Article:
◇ ◇ ◇ ◇

Research on pedestrian indoor navigation has considered indoor obstacles in the navigation network [1,2,3] and obstacle-avoiding path-finding [4,5,6,7]. However, it has not discussed the influence of user sizes. In contrast, robot motion planning has always taken into consideration the dimensions of the robot. The Minkowski sum method [8,9] has been commonly applied to identify inaccessible areas for a robot. Figure 1 presents an example where a robot is approximated with a circle. A Minkowski sum of an obstacle expands the obstacle according to the robot’s size (the circle’s radius in Figure 1a), while simultaneously, the robot shrinks to a “reference” point (see Figure 1a). The Minkowski sum represents the inaccessible area for the robot. If the Minkowski sums of different obstacles intersect, then they will be merged into one to form a closed inaccessible area for the robot (see Figure 1b). The space outside the union region is regarded as the free space for the robot, and consequently, the robot can follow paths in it.

◇ ◇ ◇ ◇

Records supplied:
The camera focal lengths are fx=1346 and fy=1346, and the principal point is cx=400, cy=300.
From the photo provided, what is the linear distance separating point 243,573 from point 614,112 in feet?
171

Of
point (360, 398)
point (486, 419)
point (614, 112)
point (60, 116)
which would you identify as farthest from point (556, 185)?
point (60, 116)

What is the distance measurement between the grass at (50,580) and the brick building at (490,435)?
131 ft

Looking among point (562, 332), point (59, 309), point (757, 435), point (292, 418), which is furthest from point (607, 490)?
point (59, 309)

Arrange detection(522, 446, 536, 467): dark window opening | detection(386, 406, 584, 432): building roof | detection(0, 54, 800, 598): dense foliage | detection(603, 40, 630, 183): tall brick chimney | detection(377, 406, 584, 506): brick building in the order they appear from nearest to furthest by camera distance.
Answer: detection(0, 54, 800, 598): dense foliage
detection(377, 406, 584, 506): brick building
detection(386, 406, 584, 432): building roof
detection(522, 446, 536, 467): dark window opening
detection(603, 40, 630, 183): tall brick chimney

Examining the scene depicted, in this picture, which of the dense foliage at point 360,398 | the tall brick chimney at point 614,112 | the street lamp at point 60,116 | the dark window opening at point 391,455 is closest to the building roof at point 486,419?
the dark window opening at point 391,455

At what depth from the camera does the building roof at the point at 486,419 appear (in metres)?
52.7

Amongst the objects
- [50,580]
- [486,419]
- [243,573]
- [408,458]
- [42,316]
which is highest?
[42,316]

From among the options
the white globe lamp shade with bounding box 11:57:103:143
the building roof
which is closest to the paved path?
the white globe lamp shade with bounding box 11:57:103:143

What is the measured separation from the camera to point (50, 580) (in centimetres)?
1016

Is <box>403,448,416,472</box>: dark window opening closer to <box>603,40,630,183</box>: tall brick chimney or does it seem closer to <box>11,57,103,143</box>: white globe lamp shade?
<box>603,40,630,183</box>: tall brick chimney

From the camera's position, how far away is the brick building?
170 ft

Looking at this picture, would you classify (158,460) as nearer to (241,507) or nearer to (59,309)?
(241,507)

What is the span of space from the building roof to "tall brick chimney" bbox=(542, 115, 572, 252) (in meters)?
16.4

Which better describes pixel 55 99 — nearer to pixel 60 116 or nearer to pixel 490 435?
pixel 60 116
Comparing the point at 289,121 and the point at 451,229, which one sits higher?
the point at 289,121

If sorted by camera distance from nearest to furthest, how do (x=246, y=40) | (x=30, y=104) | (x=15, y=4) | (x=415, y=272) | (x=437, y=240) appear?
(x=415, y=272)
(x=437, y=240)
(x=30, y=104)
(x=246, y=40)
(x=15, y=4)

◇ ◇ ◇ ◇

Stated exercise:
Proceed with the text on indoor navigation and user size, picking up right after its final sentence. The lines that come after this text are unrelated to it.

Task output:
However, the Minkowski sum approach tends to generate non-simple geometry, because it involves many union operations on polygons. Such a geometry is not convenient for creating a navigation network. Figure 2 also uses a circle to approximate a pedestrian with related objects/tools. Figure 2 presents two union results of the Minkowski sums. An isolated inner ring (see Figure 2a) is part of the merged Minkowski sums of the six objects. Figure 2b presents the case of self-intersection. Several edges touch each other at the polygon of the merged Minkowski sums, which increases the redundancy of vertices. Furthermore, the generated polygons (see Figure 2) include too many vertices (e.g., the “curved” parts), which complicates the creation of the network (see below).
Figure 1. Minkowski sums of obstacles to a user and the minimum distance between obstacles. (a) Minkowski sum of obstacles for a user approximated as a circle; (b) union of the Minkowski sum of obstacles and the minimum distance.
Figure 1. Minkowski sums of obstacles to a user and the minimum distance between obstacles. (a) Minkowski sum of obstacles for a user approximated as a circle; (b) union of the Minkowski sum of obstacles and the minimum distance.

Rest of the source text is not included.